On the other hand, fewer shipments means lower inventory. Many of the importers are now working on low inventory trying to cut the inventory related costs.China runs a trade surplus with the world’s three major economic centers – the United States, the European Union, and Japan. Since 2000, the United States has incurred its largest bilateral trade deficit with China. The US trade deficit with China reached a record high in August. The gap between what China buys from US companies and what the Chinese companies sell in the American market was approximately $29 billion in August. A weak Chinese currency gives Chinese goods a price advantage in the US market, and raises the cost of American-made products to Chinese consumers.
The US trade deficit with China means that US companies that can’t compete with cheap Chinese goods must either lower their costs or go out of business. To lower their costs, many companies have started outsourcing to India and China, adding to US unemployment. US manufacturing, as measured by the number of jobs, declined 34% between 1998 and 2010.
Last year was a very good year for all carriers, and they made record profits because rate levels were very high. However trade conditions deteriorated since last winter with container volumes edging up in low single digits. In my last trip to China in March of this year, I observed that the expectations were very strong and major steamship line’s analysts were expecting 6 to 9 percent growth especially after June. Rates were expected to skyrocket due to heavy demand, equipment and space was expected not to meet the high demand. This forecast has not been realized. In fact the spot rates decreased to 22 months lowest level and the overall market situation was worse than expected. So far holiday spending, which is one of the biggest indicator for the shipping industry, is not looking too bright either. Traditionally, September-October are the busiest seasons for shipping industry due to holiday shopping. In Long Beach, the second busiest US container port by volume, August imports fell by 14.2 percent comparing to August 2010. Container traffic fell 2 percent year-over-year in September. Currently space out of China is getting tight, especially to west coast ports. Of course the carriers that stopped their services to the west coast had a great affect on this. Currently, a total of 14 carriers, including the ones that suspended their services, will cut 42600 TEU capacity. This is a substantial number which will eventually affect the freight rates.
The ultimate goal is to decrease 30-40 percent of the existing space starting with November. If this is really put into action, space out of China will be an issue in December onwards and this might create space shortage before the Chinese New Year. Consequently, rates will go up.

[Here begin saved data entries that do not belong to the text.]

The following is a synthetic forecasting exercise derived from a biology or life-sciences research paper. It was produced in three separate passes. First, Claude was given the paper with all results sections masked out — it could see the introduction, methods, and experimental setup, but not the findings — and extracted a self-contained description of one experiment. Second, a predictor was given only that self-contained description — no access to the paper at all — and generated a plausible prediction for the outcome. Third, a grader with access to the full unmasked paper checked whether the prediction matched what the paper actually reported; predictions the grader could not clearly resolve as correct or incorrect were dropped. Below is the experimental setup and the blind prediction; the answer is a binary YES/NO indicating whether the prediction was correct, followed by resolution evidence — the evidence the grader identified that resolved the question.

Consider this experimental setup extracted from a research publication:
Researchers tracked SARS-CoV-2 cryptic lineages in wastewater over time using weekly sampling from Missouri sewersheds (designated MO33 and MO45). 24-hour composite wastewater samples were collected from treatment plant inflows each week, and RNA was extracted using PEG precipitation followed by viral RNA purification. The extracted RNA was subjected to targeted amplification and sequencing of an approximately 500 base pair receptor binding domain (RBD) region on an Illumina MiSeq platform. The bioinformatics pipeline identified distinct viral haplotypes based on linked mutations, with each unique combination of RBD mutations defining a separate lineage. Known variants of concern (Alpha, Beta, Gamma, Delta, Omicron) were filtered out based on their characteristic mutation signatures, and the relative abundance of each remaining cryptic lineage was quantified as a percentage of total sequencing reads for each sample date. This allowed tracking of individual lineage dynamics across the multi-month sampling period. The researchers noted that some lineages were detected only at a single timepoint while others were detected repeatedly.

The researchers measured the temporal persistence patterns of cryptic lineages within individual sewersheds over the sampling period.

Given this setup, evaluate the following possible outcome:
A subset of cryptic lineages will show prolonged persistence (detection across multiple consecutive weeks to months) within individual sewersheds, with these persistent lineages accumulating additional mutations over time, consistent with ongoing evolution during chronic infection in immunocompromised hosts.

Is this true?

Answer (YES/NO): YES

So here comes the million dollar question. What will be the rates like in 2012? Well, I wish I had a crystal ball to give you a 100% accurate answer for this. I can however tell you, based on above listed current market indicators, that we will surely see rate hikes before and right after the Chinese New Year. My expectation is a 10 percent rate increase in the first half and another 6 percent increase in the second half of 2012. Of course, many factors might affect this however unless there is a dramatic change in the market, this will be the situation in 2012.